M. PARENT: Mais il y a entente.

M. BELLEMARE: Je vous dis qu'il n'y a pas entente.

M. PARENT: Une convention collective a été signée.

M. BELLEMARE: On verra cela. On verra cela.

M. PARENT: Si vous permettez, je voudrais bien clarifier la chose. Il est clair que ce n'est pas nous qui gouvernons l'extension juridique, c'est le ministre. Bon. Ce que j'ai mentionné...

M. BELLEMARE: Et le ministre la gouverne selon l'équité et les droits acquis.

M. PARENT: Oui, oui. Mais ce que je veux répéter, c'est ce que j'ai dit tantôt, parce qu'on a semblé mettre ma parole en doute: il y a une convention collective de signée entre les employeurs et le syndicat. La convention collective prévoit la fermeture le samedi.

Donc, dans ces dispositions, là où les employeurs sont liés individuellement à la convention, c'est déjà entendu. Il y a là-dedans une clause prévoyant que les deux parties sont d'accord pour demander l'extension juridique. C'est cela...

M. BELLEMARE: Nous venons d'entendre le contraire...

M. PARENT: Non, non. Mais cela est tellement...

M. BELLEMARE: ... de la part des employeurs.

M. PARENT: ... vérifiable que la convention est déposée, selon la loi, à la CRT. C'est un document public.

....................

## Problème posé A
Résumez en deux phrases l'échange sur la convention collective.
## Problème posé B
Prolongez l'échange sur la convention collective à partir de sa dernière réplique.

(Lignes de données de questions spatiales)
....................

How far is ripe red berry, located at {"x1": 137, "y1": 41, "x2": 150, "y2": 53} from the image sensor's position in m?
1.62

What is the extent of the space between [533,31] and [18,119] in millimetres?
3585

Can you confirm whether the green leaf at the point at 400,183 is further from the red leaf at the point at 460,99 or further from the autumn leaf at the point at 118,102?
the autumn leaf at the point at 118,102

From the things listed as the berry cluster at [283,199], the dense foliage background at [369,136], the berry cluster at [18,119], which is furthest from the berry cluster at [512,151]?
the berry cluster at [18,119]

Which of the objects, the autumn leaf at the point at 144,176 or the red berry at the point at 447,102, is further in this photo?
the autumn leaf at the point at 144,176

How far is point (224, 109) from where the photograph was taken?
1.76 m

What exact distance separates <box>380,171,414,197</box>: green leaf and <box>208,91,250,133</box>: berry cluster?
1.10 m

....................

## Résultat obtenu A
M. Parent affirme qu'une convention collective a été signée entre les employeurs et le syndicat, qu'elle prévoit la fermeture le samedi et qu'elle contient une clause où les deux parties s'accordent pour demander l'extension juridique. M. Bellemare conteste qu'il y ait entente en disant avoir entendu le contraire de la part des employeurs, et M. Parent répond que la convention est déposée à la CRT et constitue un document public.

## Résultat obtenu B
M. LE PRESIDENT: M. Mérineau.

M. MERINEAU: Je continue. D'abord, disons que je n'ai pas préparé de mémoire spécial pour aujourd'hui. Nous avions pris certaines positions que je vais préciser. Sur la généralité du bill, nous avions des restrictions, par exemple à l'article 1 qui restreignait l'application à des municipalités de plus de 1,500 habitants. Nous avions des restrictions car nous croyons que cela devrait être un chiffre inférieur à 1,500, soit environ 1,000.

Si nous passons S l'article 6...

M. CADIEUX: M. le Président, voulez-vous m'excuser une minute? Je crois que nous avons été convoqués pour n'étudier qu'un article. Vous étiez en désaccord, mais tout cela a été biffé.

M. MERINEAU: D'accord.

M. C ADIEUX: C'est seulement sur l'article...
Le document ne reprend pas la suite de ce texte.